In Bridge Fund Capital Corporation v. Fastbucks Franchise Corporation, 2008 WL 3876341 (E.D. Cal. Aug. 20, 2008), the court dismissed a franchisor’s motion to dismiss or stay the action pending the outcome of arbitration because it declined to enforce the choice of law, choice of forum, and arbitration clauses in the franchise agreements at issue. This case demonstrates how careful franchisors must be, especially in cases where courts would apply California law, with respect to contractual provisions in franchise agreements that create one-sided legal rights in their favor.

The franchisees in this case operated payday loan and check cashing franchises located in California. The franchisor was a Nevada corporation with its principal place of business in Texas, and it provided training to the franchises at its headquarters in that state. The franchise agreements at issue contained choice of law and choice of forum provisions requiring any dispute to take place in Texas in accordance with Texas law. In addition, the franchise agreements required all disputes arising between the parties to be resolved through arbitration in Texas. However, the UFOCs contained an addendum pertaining to the enforcement of the franchise agreements under California law. The franchisees sued Fastbucks in state court, alleging that the franchisor had made material misrepresentations and omissions of fact regarding the franchise system and that it had failed to comply with state franchising laws.
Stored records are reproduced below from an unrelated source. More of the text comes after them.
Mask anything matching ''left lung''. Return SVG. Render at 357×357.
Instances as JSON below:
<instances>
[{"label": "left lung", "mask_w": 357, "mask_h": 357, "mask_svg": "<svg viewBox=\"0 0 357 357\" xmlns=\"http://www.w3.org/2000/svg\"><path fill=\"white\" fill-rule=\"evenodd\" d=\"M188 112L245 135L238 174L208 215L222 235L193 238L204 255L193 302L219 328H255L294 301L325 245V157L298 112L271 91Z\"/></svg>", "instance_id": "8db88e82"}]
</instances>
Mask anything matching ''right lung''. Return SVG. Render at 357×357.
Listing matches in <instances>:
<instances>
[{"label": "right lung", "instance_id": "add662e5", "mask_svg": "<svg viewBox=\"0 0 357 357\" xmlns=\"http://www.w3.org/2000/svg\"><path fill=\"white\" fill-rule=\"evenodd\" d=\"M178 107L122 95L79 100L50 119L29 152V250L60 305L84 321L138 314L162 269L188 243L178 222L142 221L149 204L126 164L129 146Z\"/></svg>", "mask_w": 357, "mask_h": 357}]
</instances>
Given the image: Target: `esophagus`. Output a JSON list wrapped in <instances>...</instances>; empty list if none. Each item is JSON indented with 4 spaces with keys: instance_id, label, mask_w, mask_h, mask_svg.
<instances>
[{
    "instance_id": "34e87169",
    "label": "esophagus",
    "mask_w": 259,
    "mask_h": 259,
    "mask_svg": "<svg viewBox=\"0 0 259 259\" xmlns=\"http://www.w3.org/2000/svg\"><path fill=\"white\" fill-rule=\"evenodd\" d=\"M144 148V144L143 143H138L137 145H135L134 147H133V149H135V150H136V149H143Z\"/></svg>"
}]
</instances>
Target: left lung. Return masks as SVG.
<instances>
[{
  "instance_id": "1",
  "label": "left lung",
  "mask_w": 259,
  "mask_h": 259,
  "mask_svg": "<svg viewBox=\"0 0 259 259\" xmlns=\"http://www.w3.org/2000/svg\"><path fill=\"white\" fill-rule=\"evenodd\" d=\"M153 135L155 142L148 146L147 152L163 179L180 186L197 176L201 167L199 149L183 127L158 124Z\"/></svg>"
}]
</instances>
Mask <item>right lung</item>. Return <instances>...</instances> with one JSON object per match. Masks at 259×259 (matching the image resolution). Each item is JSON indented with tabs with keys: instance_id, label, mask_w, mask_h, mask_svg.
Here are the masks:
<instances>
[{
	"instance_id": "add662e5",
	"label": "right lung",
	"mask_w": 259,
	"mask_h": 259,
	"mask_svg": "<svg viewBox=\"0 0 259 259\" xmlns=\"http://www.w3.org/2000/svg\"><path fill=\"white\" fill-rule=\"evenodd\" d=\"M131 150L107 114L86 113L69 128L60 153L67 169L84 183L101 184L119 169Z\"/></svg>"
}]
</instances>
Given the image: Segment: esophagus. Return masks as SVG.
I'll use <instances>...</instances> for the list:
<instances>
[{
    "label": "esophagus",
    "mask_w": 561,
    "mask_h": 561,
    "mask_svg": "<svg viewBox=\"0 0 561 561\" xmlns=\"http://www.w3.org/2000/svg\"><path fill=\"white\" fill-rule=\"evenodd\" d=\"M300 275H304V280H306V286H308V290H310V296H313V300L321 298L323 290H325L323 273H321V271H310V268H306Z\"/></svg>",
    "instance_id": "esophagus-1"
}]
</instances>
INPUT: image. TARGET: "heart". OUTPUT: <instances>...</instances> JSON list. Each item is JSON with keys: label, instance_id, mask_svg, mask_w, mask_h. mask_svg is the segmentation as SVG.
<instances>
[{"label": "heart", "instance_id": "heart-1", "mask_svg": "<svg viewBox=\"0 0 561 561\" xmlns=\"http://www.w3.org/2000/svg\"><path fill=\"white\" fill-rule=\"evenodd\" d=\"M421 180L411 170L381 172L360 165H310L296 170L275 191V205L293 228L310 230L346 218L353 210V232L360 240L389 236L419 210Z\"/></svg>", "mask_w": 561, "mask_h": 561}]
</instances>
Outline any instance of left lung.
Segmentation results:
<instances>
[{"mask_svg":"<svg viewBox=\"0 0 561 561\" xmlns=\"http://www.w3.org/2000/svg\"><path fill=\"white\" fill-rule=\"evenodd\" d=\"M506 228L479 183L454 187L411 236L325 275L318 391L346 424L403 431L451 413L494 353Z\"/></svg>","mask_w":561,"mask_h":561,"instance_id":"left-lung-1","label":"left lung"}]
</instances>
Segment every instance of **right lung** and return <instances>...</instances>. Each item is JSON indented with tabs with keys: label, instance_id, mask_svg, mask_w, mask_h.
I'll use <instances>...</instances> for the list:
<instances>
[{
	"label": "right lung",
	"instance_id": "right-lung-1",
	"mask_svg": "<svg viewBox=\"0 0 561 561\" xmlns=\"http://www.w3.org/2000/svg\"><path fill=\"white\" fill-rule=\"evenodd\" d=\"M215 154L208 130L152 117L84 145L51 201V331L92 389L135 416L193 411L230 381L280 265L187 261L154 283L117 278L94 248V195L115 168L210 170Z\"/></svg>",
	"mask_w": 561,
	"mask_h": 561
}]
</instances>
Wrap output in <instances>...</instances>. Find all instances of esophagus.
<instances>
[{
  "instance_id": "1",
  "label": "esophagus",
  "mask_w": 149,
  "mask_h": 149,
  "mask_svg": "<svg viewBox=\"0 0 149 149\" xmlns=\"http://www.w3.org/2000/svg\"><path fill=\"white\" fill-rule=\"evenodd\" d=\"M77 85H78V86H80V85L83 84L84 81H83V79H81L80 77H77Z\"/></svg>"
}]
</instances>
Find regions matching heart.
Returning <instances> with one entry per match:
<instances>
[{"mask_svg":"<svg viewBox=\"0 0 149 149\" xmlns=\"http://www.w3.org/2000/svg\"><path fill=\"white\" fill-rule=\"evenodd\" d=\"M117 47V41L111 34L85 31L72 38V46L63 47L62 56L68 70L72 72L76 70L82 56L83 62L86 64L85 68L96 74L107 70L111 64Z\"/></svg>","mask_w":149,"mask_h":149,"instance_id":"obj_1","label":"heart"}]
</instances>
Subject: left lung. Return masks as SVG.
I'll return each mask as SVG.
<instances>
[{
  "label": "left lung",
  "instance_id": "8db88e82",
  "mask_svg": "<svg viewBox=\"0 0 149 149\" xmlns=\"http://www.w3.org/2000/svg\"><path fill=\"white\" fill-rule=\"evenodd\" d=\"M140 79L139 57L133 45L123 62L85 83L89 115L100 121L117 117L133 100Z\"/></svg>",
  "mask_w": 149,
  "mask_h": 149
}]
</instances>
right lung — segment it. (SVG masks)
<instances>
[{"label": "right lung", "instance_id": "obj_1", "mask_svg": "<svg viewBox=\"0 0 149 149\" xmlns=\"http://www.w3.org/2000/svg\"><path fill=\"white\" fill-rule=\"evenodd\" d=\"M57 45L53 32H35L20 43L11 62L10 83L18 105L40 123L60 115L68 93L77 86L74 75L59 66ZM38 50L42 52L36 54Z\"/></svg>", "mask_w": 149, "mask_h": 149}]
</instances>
After the case was removed to federal court, Fastbucks filed a motion to dismiss or stay the action pending the outcome of arbitration.

The federal court denied the motion to dismiss. Turning first to the choice of law and choice of forum clauses, the court found that California had a “materially greater interest” than Texas in the case, and, therefore, the latter state’s laws should apply to any dispute between the parties. For the most part, the court reached this conclusion because applying Texas law would bar the franchisees from the protections provided by the California Franchise Investment Law. The court rejected the franchisor’s suggestion that the arbitration could be brought in Texas because they could not show any prior case in which a Texas court or arbitrator had applied the CFIL with respect to a California franchisee. Therefore, the court concluded, the franchisor had failed to show that the franchisees’ rights “would not be diminished” if the choice of law and choice of forum clauses were enforced.

The court also declined to enforce the arbitration provisions finding that the provisions were both procedurally and substantively unconscionable. Specifically, the court found that the franchise agreements were contracts of adhesion because the franchisees had no real negotiating power when they entered into the agreements, citing to a handful of California cases holding that franchisees have no real power to negotiate the terms of arbitration provisions. Further, the court deemed the arbitration provisions substantively unconscionable because they lacked mutuality, as the arbitration clauses allowed only the franchisor to seek injunctive relief, limited the franchisees’ recoverable damages, shortened the applicable statute of limitations, imposed place and manner restrictions, and waived the franchisees’ rights to participate in class action litigation against the franchisor.